PAGE EXTRACT START

Parasiticide treatment is controversial as to its indication in the chronic phase and as to its real benefits. The criteria for assessing the possible medication benefits and certainty of a cure are not unanimous among authors. Benznidazole is the only drug in Brazil with proven parasiticide action. It is available in 100 mg tablets and the dose recommended for acute patients or children, is 10 mg/kg/day for 60 days of treatment, and in the chronic phase, 5 mg/kg/day, also for 60 days. Major side effects are dermatitis, which occurs in 30% of cases, and polyneuropathy, which is less prevalent. Patients usually tolerate well the side effects described. Significant leukopenia and liver damage are rarely observed, and the occurrence of agranulocytosis is exceptional[11][12][13][14].

The BENEFIT study that randomly evaluated the treatment with BNZ in 2854 (1431 BNZ and 1423 placebo) patients with chronic Chagas cardiomyopathy, NYHA class I, II, III, (97% class I and II), followed for the short period of 5.4 years, showed a significant decrease in parasitemia (PCR test) in the BNZ group. However, no difference in the occurrence of events during this period (death, resuscitated cardiac arrest, insertion of a pacemaker, or an implantable cardioverter–defibrillator (ICD), sustained ventricular tachycardia, cardiac transplantation, new heart failure, stroke or transient ischemic attack, or a systemic or pulmonary thromboembolic event)[15].

PAGE EXTRACT END
PROVIDED RECORDS START

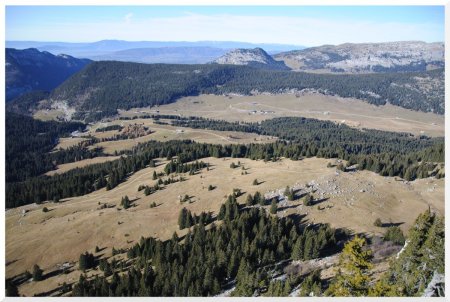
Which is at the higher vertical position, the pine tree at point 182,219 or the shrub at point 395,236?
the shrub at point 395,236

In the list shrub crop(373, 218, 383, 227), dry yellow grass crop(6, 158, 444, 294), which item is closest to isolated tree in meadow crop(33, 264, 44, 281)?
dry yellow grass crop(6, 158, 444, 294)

PROVIDED RECORDS END
PROVIDED RECORDS START

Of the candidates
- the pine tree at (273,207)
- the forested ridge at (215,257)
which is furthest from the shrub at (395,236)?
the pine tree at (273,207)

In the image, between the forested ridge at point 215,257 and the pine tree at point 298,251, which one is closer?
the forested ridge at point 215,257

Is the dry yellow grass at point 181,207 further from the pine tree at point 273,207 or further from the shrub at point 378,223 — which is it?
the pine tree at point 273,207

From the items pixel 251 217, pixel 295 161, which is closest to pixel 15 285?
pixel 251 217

PROVIDED RECORDS END

◆ REQUIREMENT 1:
In the text on Chagas treatment, what benznidazole dose is recommended in the chronic phase?
◆ REQUIREMENT 2:
Please list every adverse effect of benznidazole that the text on Chagas treatment names.
The records are separate material and are not part of the text on Chagas treatment.

◆ EXERCISE RESPONSE 1:
5 mg/kg/day for 60 days.

◆ EXERCISE RESPONSE 2:
Dermatitis, polyneuropathy, significant leukopenia, liver damage, agranulocytosis